It has been estimated that on an international, comprehensive scale, the level of undiagnosed and unaddressed mental health issues is continuously increasing. An estimated 120 million people globally suffer from depression, 50 million from epilepsy, 37 million from Alzheimer’s and 24 million from schizophrenia. It has also been identified that almost 1 million people all over the world commit suicide annually, and at least 20 million people make one unsuccessful attempt to commit suicide. In the United States, suicide is the eighth leading cause of death which means that one American in every 17 minutes takes his/her own life.
As per a World Bank study, one of the major causes of the deterioration in the quality of life is an increase in mental health problems. In spite of all that, the distribution of budget for the treatment of mental health problems is unreasonably low in relation to other diseases, regardless of the serious health consequences they bear.

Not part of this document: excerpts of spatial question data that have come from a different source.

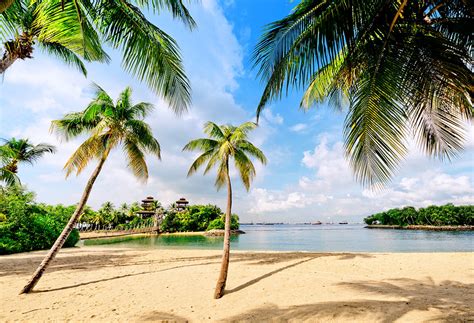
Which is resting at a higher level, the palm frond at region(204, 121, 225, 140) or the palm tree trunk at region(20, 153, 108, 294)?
the palm frond at region(204, 121, 225, 140)

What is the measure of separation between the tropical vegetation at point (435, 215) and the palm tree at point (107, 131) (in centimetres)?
11097

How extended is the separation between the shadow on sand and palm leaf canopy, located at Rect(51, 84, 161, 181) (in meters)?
7.92

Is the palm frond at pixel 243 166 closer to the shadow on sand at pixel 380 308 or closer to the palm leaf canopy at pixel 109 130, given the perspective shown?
the palm leaf canopy at pixel 109 130

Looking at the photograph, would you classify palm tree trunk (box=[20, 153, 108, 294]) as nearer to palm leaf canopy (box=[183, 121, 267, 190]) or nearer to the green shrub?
palm leaf canopy (box=[183, 121, 267, 190])

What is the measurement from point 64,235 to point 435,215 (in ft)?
377

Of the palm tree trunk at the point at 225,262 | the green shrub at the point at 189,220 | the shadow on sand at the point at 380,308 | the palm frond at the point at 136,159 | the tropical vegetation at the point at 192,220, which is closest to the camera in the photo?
the shadow on sand at the point at 380,308

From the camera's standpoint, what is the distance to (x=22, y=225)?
60.0ft

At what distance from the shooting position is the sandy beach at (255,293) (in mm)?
5223

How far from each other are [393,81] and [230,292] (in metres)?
6.52

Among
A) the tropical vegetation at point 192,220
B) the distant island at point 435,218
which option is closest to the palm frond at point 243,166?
the tropical vegetation at point 192,220

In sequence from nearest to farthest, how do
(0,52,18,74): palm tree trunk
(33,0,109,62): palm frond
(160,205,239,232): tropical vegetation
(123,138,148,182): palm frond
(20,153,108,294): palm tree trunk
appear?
(33,0,109,62): palm frond
(0,52,18,74): palm tree trunk
(20,153,108,294): palm tree trunk
(123,138,148,182): palm frond
(160,205,239,232): tropical vegetation

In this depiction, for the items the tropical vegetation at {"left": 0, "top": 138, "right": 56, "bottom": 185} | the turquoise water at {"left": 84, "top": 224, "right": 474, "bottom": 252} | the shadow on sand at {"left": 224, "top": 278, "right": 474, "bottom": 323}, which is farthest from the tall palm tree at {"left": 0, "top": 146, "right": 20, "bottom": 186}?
the shadow on sand at {"left": 224, "top": 278, "right": 474, "bottom": 323}

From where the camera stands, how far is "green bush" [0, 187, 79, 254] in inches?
674

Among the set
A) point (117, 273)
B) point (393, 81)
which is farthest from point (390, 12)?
point (117, 273)
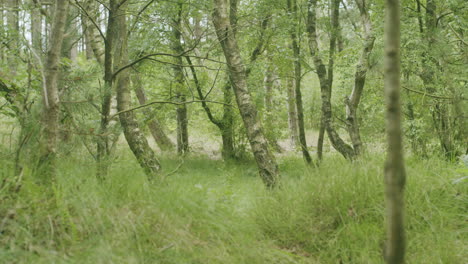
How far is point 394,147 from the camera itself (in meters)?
1.36

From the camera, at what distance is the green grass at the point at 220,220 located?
2271mm

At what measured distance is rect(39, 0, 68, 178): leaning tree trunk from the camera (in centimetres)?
266

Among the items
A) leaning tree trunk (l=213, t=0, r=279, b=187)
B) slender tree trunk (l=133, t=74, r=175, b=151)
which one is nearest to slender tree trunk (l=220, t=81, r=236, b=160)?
slender tree trunk (l=133, t=74, r=175, b=151)

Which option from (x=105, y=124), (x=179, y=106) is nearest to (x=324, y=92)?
(x=179, y=106)

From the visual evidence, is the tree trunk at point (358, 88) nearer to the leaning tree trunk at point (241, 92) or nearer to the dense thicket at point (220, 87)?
the dense thicket at point (220, 87)

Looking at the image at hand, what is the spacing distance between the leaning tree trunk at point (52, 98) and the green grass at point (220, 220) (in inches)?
7.8

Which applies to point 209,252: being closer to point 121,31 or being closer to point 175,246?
point 175,246

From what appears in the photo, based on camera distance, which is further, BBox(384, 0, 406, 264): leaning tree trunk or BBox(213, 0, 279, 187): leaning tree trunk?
BBox(213, 0, 279, 187): leaning tree trunk

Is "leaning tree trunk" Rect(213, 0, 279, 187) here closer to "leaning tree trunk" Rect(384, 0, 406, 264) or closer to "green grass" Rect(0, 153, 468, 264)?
"green grass" Rect(0, 153, 468, 264)

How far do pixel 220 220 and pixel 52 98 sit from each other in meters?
1.62

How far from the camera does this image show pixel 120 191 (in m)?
2.86

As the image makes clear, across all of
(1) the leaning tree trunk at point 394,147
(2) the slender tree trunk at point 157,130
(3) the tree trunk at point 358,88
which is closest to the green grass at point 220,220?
(1) the leaning tree trunk at point 394,147

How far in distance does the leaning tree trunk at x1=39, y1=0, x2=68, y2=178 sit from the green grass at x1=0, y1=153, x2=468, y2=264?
0.20m

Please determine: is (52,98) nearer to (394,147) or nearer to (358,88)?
(394,147)
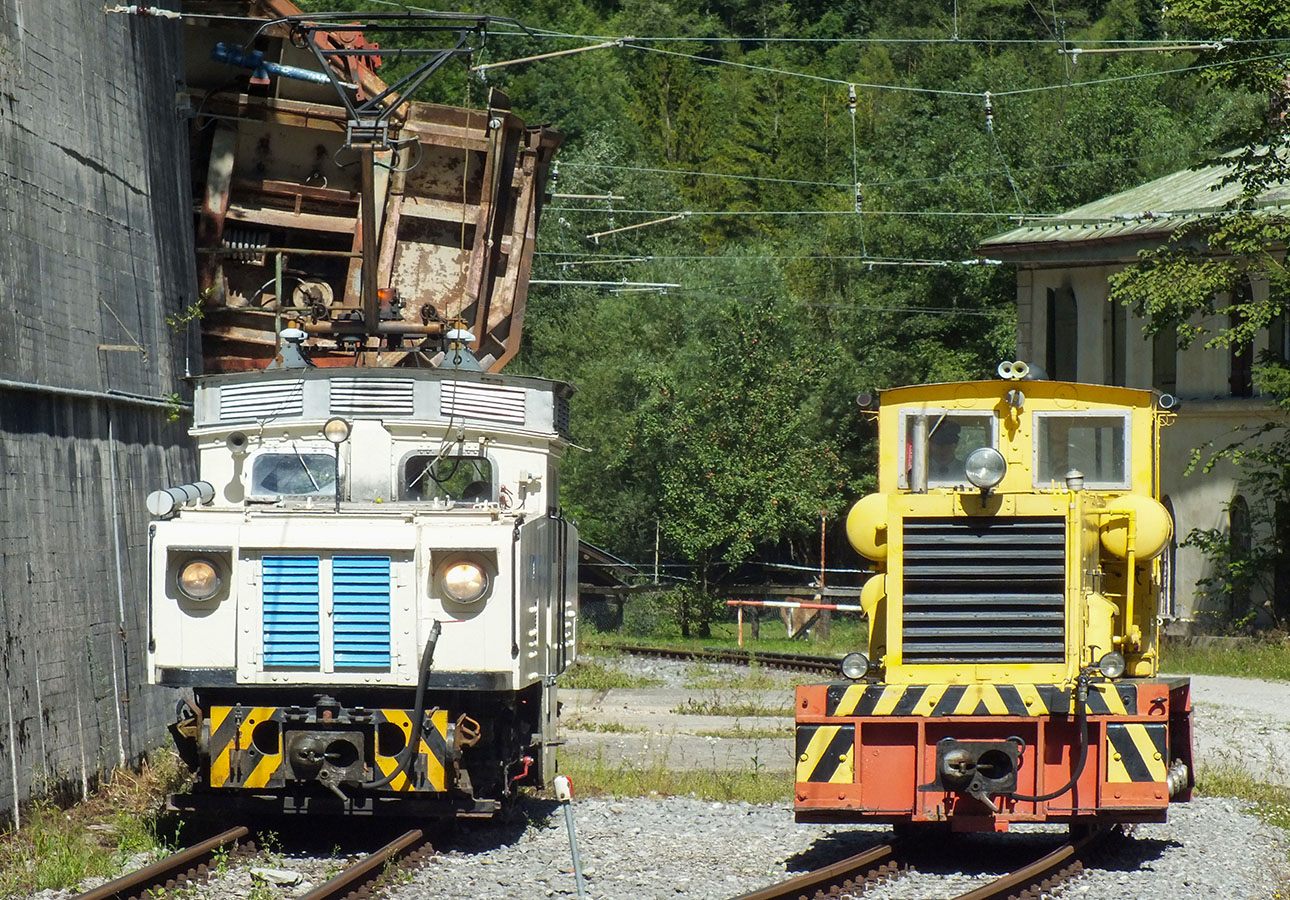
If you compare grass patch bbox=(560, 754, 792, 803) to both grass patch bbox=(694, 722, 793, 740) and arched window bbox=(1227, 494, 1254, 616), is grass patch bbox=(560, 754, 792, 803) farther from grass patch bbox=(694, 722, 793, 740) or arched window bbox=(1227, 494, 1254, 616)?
arched window bbox=(1227, 494, 1254, 616)

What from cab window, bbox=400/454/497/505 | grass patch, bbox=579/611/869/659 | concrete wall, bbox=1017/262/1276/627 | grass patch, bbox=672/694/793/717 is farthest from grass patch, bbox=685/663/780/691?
cab window, bbox=400/454/497/505

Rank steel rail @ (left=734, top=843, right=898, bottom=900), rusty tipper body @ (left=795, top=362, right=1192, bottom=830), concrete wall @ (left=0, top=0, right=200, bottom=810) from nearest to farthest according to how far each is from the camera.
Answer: steel rail @ (left=734, top=843, right=898, bottom=900)
rusty tipper body @ (left=795, top=362, right=1192, bottom=830)
concrete wall @ (left=0, top=0, right=200, bottom=810)

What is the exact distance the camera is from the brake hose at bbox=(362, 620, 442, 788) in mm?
10977

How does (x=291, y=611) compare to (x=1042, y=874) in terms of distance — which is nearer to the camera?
(x=1042, y=874)

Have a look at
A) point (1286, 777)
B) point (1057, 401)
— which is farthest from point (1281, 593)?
point (1057, 401)

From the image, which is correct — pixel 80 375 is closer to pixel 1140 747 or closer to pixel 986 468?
pixel 986 468

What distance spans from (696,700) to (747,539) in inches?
688

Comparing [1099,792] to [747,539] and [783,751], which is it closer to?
[783,751]

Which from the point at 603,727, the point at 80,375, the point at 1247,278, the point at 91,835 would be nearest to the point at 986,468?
the point at 91,835

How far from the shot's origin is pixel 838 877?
35.3ft

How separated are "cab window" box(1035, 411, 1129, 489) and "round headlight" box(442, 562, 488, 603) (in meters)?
Answer: 3.80

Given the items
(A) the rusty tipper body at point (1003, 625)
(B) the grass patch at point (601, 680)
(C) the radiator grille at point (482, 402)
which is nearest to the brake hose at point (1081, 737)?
(A) the rusty tipper body at point (1003, 625)

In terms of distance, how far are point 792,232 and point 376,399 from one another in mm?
58691

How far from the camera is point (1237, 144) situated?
29766 millimetres
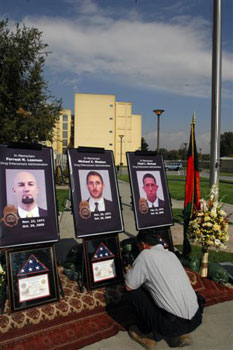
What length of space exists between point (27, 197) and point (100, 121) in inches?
2883

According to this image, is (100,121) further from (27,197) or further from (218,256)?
(27,197)

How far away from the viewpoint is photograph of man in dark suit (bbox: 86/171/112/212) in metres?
4.42

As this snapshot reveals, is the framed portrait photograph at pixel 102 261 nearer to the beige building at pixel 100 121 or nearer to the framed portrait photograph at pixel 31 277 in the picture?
the framed portrait photograph at pixel 31 277

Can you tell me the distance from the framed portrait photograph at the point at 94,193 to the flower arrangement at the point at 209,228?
4.04 ft

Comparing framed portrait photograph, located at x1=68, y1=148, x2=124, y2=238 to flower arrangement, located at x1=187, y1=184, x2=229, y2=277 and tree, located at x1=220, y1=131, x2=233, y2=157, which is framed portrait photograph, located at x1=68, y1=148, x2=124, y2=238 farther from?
tree, located at x1=220, y1=131, x2=233, y2=157

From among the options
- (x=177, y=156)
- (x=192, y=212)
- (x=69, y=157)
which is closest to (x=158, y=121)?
(x=192, y=212)

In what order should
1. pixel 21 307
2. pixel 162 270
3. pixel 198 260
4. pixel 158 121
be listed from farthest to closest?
pixel 158 121, pixel 198 260, pixel 21 307, pixel 162 270

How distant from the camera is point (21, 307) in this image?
141 inches

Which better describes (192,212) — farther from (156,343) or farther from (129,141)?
(129,141)

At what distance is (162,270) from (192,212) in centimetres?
272

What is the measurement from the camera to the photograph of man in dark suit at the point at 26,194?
12.6 feet

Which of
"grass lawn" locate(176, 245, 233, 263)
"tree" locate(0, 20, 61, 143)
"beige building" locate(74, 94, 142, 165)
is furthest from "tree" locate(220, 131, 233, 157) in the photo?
"grass lawn" locate(176, 245, 233, 263)

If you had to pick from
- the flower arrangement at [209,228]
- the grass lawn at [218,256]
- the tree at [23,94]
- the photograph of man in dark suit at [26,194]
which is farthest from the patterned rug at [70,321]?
the tree at [23,94]

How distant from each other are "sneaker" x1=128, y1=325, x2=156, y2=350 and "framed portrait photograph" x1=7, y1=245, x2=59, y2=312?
3.36 feet
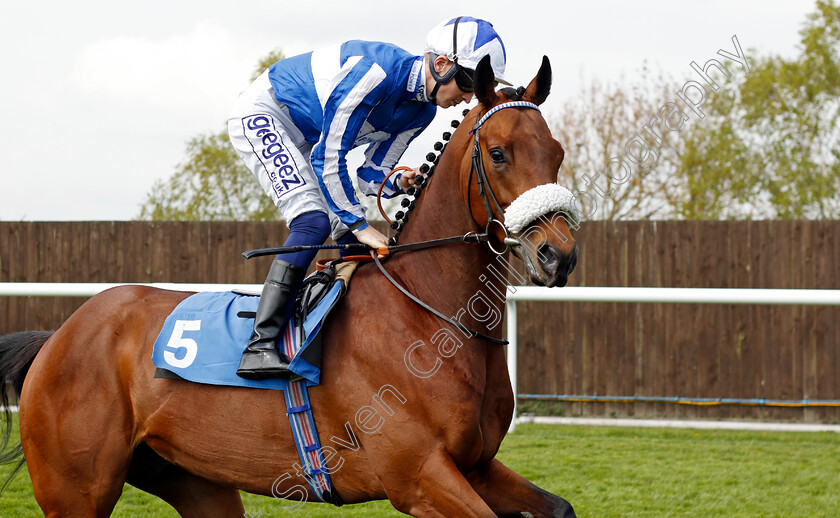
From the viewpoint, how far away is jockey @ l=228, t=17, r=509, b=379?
3057mm

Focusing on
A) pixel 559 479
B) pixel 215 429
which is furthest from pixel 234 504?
pixel 559 479

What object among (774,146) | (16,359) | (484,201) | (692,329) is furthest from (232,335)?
(774,146)

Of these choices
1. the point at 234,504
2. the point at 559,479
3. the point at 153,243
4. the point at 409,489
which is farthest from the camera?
the point at 153,243

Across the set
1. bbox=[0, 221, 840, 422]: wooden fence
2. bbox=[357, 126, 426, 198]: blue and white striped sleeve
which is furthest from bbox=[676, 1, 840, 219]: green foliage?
bbox=[357, 126, 426, 198]: blue and white striped sleeve

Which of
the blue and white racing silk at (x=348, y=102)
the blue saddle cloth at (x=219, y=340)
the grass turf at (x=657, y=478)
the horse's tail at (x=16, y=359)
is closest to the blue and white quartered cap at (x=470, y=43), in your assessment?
the blue and white racing silk at (x=348, y=102)

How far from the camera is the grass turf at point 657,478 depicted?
4855 mm

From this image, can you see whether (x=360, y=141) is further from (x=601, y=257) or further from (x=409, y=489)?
(x=601, y=257)

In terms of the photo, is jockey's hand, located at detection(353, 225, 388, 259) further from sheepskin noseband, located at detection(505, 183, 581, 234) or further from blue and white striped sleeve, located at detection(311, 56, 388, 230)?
sheepskin noseband, located at detection(505, 183, 581, 234)

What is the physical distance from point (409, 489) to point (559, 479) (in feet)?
9.58

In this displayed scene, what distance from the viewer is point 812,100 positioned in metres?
15.6

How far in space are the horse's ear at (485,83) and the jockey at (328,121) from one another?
0.24 meters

Irrespective of all these facts, the absence of effective ways and proper mechanisms to deal with the mental health issues remains prevalent and has been found in almost all of the countries studied by World Health Organization (WHO). Nearly twenty-five percent of the 191 countries surveyed by WHO do not even have a national policy or law to deal with mental health issues. The WHO identifies that the condition is worst among the lower segments of the population as they cannot easily afford the required treatment that results in worsening their mental condition and mental disorders.
The study further suggests that though the initial treatments for the less severe forms of mental disorders are available in some countries, yet almost two-thirds of the victims never tried to seek help from a qualified mental health professional. The reason is not only the scarce financial resources but also an effort to avoid the stigma attached with such problems. According to the WHO, this reason is contributing to the increase in mental health issues.
Mental health disorders are considered one of the prime causes of disability in the world. Now depressive disorders are the fourth prominent cause of the global disease burden, and it is also estimated that they will be second by the year 2020, leaving behind only cardiac ailments.
Despite this, on an international scale, approximately 70% of the sufferers have access to fewer than one psychiatrist per 100,000 population, 55% to fewer than one neurologist per one million population, and 44% to fewer than one psychiatric nurse per 100,000 individuals. These are overall statistics; they are not related to any specific region or country. More specifically, mental health services and treatments are available to one-tenth to one-hundredth of what is required.
There is a pressing need to devise proper laws and policies to deal with mental health issues at the global level. International organizations and the governments must now define proper strategies and rules to deal with mental health problems of their population in order to have a healthy nation.